• [SELECTED EXTRACT]
----------------------------------------

2

I am trying to integrate together KerasTuner and Mlflow. I'd like to record the loss at each epoch of each trial of Keras Tuner.

My approach is:


class MlflowCallback(tf.keras.callbacks.Callback):
    
    # This function will be called after each epoch.
    def on_epoch_end(self, epoch, logs=None):
        if not logs:
            return
        # Log the metrics from Keras to MLflow     
        mlflow.log_metric("loss", logs["loss"], step=epoch)
    

from kerastuner.tuners import RandomSearch

with mlflow.start_run(run_name="myrun", nested=True) as run:
  
  tuner = RandomSearch(
      train_fn,
      objective='loss',
      max_trials=25, 
  )
  tuner.search(train,
              validation_data=validation, 
              validation_steps=validation_steps,
              steps_per_epoch=steps_per_epoch, 
              epochs=5, 
              callbacks=[MlflowCallback()]
  )

However, the loss values are reported (sequentially) in one single experiment. Is there a way to record them independently? Loss values

Innat
  • 16,113
  • 6
  • 53
  • 101
Titus Pullo
  • 3,751
  • 15
  • 45
  • 65

2 Answers2

0

The line

with `mlflow.start_run(run_name="myrun", nested=True)` as run:

is what's causing that each training is stored in the same experiment. Don't use it and mlflow will automatically create one different experiment for each training performed by the tuner.search

Arturo Moncada-Torres
  • 1,236
  • 14
  • 23
0

The answer is pretty simple, instead of using Callback, you need to subclass the HyperModel from KerasTuner like this:

# Create a HyperModel subclass
class SGNNHyperModel(keras_tuner.HyperModel):

    def build(self, hp):
        # Create your model, set some hyper-parameters here
        model = SomeModel()

----------------------------------------

• [WORK TO BE COMPLETED] Transcribe the passage of the KerasTuner and MLflow thread from "I am trying" to "after each epoch.".

• [DATA EXCERPT]
----------------------------------------

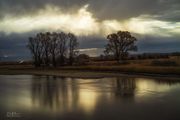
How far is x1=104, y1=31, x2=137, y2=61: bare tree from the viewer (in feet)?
310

----------------------------------------

• [RESULT OF THIS EXERCISE]
I am trying to integrate together KerasTuner and Mlflow. I'd like to record the loss at each epoch of each trial of Keras Tuner.

My approach is:


class MlflowCallback(tf.keras.callbacks.Callback):
    
    # This function will be called after each epoch.